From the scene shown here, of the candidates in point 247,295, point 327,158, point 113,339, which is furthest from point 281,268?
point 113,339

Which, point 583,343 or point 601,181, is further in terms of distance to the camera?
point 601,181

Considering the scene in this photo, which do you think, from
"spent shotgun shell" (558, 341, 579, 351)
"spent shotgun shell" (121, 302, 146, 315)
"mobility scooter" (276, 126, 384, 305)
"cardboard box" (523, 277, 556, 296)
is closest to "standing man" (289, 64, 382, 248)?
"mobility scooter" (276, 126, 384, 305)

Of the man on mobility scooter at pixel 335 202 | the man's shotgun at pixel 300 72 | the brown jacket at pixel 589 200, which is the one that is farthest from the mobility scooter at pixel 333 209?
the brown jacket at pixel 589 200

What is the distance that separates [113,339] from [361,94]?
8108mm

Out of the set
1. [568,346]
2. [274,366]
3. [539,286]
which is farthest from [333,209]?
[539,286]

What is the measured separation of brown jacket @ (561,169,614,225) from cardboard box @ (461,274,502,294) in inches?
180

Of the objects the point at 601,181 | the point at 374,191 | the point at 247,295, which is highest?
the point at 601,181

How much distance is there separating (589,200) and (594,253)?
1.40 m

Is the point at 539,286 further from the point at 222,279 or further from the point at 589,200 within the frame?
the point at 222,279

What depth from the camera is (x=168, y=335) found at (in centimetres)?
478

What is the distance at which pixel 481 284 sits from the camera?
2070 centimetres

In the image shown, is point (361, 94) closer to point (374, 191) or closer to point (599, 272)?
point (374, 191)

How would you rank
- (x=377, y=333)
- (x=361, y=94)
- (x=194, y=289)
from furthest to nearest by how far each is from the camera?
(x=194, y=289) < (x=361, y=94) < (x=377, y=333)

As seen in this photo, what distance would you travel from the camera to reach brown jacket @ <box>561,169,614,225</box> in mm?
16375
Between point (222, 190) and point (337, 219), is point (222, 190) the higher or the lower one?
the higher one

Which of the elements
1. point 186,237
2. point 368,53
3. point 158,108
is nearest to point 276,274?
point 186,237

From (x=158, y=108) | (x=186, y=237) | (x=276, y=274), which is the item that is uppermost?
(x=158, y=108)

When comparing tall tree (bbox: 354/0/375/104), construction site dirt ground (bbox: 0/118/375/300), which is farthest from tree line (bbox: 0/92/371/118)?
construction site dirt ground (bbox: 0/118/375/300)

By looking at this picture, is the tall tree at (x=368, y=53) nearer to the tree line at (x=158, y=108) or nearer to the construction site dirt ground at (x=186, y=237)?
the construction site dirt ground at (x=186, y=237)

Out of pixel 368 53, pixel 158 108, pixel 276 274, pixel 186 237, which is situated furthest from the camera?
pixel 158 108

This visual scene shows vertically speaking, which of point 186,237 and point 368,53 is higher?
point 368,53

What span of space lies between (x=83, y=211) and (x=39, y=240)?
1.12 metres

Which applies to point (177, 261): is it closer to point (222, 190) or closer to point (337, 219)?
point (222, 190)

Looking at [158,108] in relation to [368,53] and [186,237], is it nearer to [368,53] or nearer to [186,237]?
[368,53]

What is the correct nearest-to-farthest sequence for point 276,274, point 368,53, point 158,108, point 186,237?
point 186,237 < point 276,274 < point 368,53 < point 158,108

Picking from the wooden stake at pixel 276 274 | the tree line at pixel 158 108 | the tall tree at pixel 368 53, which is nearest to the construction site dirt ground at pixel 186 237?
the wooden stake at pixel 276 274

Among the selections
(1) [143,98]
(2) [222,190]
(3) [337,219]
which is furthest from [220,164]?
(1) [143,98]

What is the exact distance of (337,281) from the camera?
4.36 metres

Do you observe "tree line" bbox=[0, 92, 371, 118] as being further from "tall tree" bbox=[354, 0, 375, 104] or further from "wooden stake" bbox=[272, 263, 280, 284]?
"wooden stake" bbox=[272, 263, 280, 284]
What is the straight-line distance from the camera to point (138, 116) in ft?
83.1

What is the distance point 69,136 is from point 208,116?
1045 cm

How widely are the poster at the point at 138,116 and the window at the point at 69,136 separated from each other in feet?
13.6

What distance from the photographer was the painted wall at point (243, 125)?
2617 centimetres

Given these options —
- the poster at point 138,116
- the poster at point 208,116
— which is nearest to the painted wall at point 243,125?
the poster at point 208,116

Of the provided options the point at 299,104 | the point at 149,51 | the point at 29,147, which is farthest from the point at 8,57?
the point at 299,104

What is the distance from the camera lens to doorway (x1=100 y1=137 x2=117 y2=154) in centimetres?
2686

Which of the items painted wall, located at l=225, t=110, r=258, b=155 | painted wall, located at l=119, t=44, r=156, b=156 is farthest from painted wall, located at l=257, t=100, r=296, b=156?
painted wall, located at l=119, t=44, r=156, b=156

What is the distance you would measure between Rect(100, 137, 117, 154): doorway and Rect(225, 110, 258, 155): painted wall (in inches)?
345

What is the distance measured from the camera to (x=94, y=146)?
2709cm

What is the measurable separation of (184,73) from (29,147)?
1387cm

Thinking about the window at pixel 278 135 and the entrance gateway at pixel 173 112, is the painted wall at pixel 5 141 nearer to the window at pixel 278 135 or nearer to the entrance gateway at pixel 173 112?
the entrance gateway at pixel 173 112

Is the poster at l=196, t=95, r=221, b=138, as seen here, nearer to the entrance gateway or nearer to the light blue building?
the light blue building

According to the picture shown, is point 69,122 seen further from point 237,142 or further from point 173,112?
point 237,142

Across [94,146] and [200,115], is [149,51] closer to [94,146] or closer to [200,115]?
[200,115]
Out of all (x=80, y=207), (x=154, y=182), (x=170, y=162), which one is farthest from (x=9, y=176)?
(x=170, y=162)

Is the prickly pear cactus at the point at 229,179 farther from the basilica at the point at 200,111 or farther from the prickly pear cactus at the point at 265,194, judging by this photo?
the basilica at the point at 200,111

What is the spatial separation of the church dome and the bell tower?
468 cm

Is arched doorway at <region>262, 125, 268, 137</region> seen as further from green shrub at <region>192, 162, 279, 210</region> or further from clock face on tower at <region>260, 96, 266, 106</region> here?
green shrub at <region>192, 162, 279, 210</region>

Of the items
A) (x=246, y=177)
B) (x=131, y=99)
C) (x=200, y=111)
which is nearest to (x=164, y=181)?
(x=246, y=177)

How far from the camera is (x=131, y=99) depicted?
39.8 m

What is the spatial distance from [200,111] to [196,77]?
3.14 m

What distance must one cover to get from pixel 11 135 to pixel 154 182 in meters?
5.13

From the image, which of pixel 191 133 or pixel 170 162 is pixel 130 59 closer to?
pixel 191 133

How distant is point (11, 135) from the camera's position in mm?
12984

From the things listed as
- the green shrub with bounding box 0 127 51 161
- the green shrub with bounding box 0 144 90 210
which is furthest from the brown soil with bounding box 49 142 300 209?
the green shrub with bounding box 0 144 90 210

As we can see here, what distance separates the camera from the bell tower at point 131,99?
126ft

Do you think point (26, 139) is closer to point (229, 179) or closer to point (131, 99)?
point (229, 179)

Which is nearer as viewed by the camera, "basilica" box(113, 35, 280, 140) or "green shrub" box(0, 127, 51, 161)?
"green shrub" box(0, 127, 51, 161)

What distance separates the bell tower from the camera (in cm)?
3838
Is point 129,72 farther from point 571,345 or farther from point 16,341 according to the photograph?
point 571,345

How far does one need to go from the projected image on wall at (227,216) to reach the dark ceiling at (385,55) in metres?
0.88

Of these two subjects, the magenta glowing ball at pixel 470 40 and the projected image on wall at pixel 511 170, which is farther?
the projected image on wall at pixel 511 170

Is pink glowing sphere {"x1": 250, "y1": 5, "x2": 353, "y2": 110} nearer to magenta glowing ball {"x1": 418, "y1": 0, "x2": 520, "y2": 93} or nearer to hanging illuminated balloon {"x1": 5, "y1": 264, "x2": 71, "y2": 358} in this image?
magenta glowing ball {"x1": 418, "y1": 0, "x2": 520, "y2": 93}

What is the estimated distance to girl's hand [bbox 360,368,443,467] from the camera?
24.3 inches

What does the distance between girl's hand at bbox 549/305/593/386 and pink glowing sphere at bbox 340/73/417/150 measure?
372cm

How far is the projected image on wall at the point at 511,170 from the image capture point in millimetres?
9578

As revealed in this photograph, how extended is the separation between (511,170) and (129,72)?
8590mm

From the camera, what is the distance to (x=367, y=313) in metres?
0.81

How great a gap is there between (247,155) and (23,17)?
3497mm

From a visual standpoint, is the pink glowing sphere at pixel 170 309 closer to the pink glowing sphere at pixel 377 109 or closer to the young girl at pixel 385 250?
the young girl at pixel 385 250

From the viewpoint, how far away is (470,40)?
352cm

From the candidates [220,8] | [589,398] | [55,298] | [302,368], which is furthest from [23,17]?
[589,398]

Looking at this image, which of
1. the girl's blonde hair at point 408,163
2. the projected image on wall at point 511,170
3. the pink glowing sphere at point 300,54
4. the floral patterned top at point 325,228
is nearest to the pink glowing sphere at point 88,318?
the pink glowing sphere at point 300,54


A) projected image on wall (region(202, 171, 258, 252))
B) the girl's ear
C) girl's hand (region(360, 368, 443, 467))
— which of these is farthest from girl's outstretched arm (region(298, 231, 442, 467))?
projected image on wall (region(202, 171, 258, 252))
= = = = = = =
• Description of the task: Copy out word for word every line of the records, from the line containing "How great a" through the end of the records.

• Solution:
How great a gap is there between (247,155) and (23,17)?
3497mm

From a visual standpoint, is the pink glowing sphere at pixel 170 309 closer to the pink glowing sphere at pixel 377 109 or closer to the young girl at pixel 385 250?
the young girl at pixel 385 250

From the viewpoint, how far away is (470,40)?
352cm

From the candidates [220,8] | [589,398] | [55,298] | [302,368], which is furthest from [23,17]?
[589,398]

Looking at this image, which of
1. the girl's blonde hair at point 408,163
2. the projected image on wall at point 511,170
3. the pink glowing sphere at point 300,54
4. the floral patterned top at point 325,228
is nearest to the pink glowing sphere at point 88,318?
the pink glowing sphere at point 300,54


A) projected image on wall (region(202, 171, 258, 252))
B) the girl's ear
C) girl's hand (region(360, 368, 443, 467))
— which of these is farthest from girl's outstretched arm (region(298, 231, 442, 467))?
projected image on wall (region(202, 171, 258, 252))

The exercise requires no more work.